For the twenty-five years I served as a pastor, I never bought the line, “What Jesus wanted was a movement; what he got was a Church.” Now I serve outside the Church, and I still don’t buy that line. When others say, “Institutionalize and die,” I still say, “Or, don’t institutionalize, and die sooner.” Even so, when Jesus told his followers to leave their tunics in the closet back home, he was indeed speaking a needed word to today’s churches trying to drag tons of 20th century tunics through the 21st century. So when the Baptist Seminary of Kentucky asked me for a post on what question a thriving church should be asking today, I settled on, “What do we need to be jettisoning?” What do we need let go of to lighten the load for the sake of the ship?

Everywhere, churches are riding perilously low in the water, and everywhere experts call out advice on how to improve churches’ engines or fine tune their designs, all in the name of keeping them afloat. I’m all for that, and tweaking a church’s engine or design is kind of fun–at least for us church geeks. Most church leaders I know, be they ministers or lay leaders, dig coming up with cool new things to try. It’s way easy to imagine a church leadership retreat with everyone saying about a new ministry idea, “Yes, let’s START doing THIS!” What’s way hard to imagine is those same leaders saying, “Yes, let’s STOP doing THAT!”

In a world of declining church rolls, shrinking budgets, and many leaders struggling with burnout, thriving churches need the wisdom to know when respectfully to lay a program beside the path and keep walking.

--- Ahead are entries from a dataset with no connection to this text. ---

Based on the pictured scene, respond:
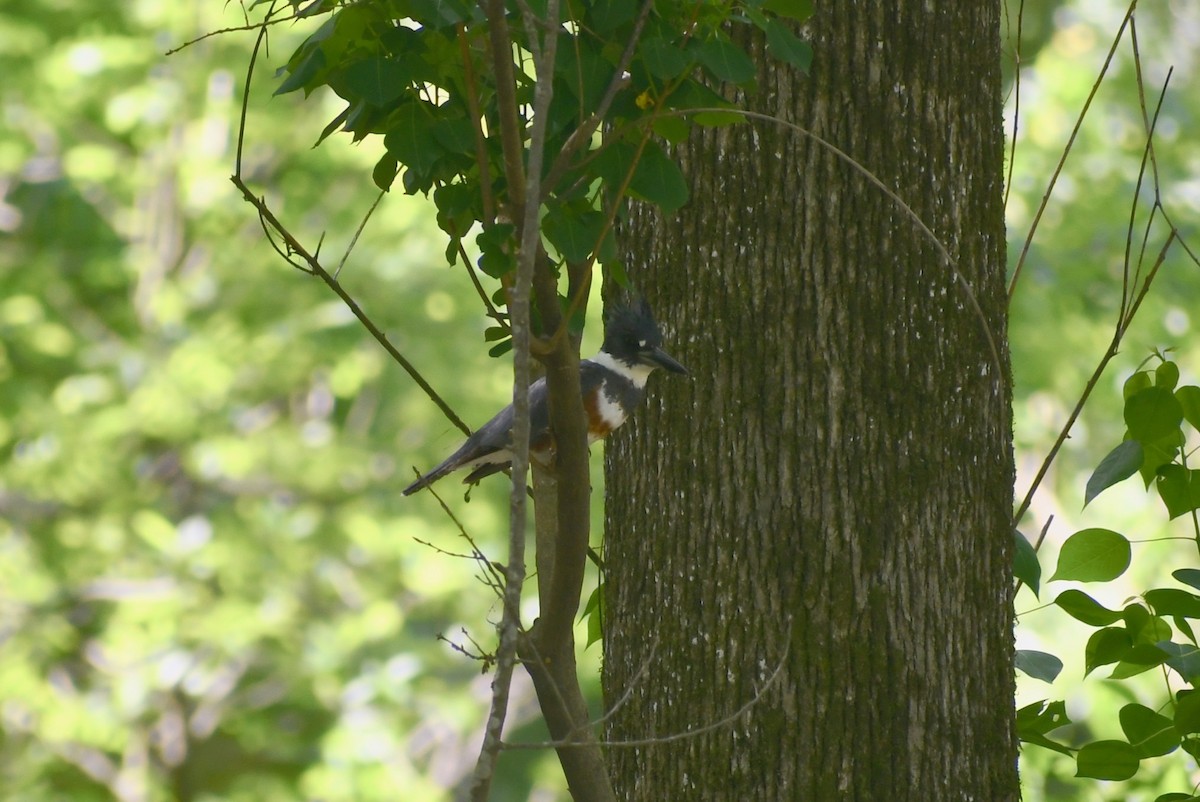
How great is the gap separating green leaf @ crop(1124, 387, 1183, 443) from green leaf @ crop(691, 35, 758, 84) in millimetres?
904

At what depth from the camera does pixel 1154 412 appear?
6.15 feet

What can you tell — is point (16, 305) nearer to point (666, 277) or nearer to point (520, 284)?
point (666, 277)

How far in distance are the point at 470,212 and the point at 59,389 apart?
17.3 feet

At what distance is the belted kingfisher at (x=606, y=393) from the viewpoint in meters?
1.95

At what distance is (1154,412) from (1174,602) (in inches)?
10.8

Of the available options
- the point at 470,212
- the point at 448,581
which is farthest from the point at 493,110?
the point at 448,581

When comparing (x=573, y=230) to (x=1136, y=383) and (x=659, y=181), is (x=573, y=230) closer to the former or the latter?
(x=659, y=181)

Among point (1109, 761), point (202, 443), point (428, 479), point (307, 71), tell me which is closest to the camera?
point (307, 71)

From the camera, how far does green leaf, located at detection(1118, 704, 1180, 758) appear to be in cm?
190

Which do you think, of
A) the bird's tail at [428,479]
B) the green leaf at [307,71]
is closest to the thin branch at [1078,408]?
the bird's tail at [428,479]

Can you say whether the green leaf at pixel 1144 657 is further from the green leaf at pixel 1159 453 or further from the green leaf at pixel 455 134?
the green leaf at pixel 455 134

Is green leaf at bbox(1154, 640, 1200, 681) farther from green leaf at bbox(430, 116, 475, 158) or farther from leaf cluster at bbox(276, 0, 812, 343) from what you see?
green leaf at bbox(430, 116, 475, 158)

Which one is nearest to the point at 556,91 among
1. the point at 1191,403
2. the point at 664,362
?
the point at 664,362

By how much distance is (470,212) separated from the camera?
1420 mm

Or, to stick with the original metaphor, let’s not overly romanticize churches as sailing galleys driven by the wind of God’s Spirit alone. Yes, galleys do have sails; they also have those slots running down the side where the long oars stick out. And there are people in today’s church galleys who have to go below deck and row to keep the ship going, especially during doldrum days or doldrum decades. So maybe, before we try implementing yet another Save Our Ship program, we should consider freeing up some energy by putting some things on a Not-To-Do list.

I once heard a young pastor ask a group of pastors how he was supposed to know if something was a “sacred cow.” An old pastor drawled, “Just touch it.”

Sacred cows have their place, but they aren’t worth much when it’s time to row. They are just traditions, plus they have those clumsy hooves. Meanwhile real people, with blistered hands and weary shoulders, are pulling away at the oars.

On a more hopeful note, my friend Bill Wilson tells me one of the most reliable places to find a thriving church is to show up in the ten years after its building burned down. As people have to live into the truth that a “church is more than its buildings,” they are liberated and enthusiastic.

Or consider my friend Kelly Burkhart, pastor of Baptist Temple in Houston. When he came as pastor fifteen years ago, the church occupied ten percent of the pews in the thousand seat sanctuary, and the church’s ministry was being crushed by the weight of mere church buildings. Having sold off two thirds of their buildings, including the old sanctuary, they now happily reside in the beautifully remodeled remaining third, and you can feel the vibrancy in this small church when you walk inside. During construction, Kelly says they met in a hotel ballroom and ran the church out of two plastic tubs. It was the best thing that ever happened to them, he says, and now they thrive as a small church freed of sacred cows and focused instead on a few life-giving ministries. “We’re not a very busy church,” I heard Kelly say to someone. “Heresy!” cries the sacred herd. “Sanity,” say I.

Chris Caldwell is a professor and administrator at Simmons College of Kentucky, a historic black college founded in 1879.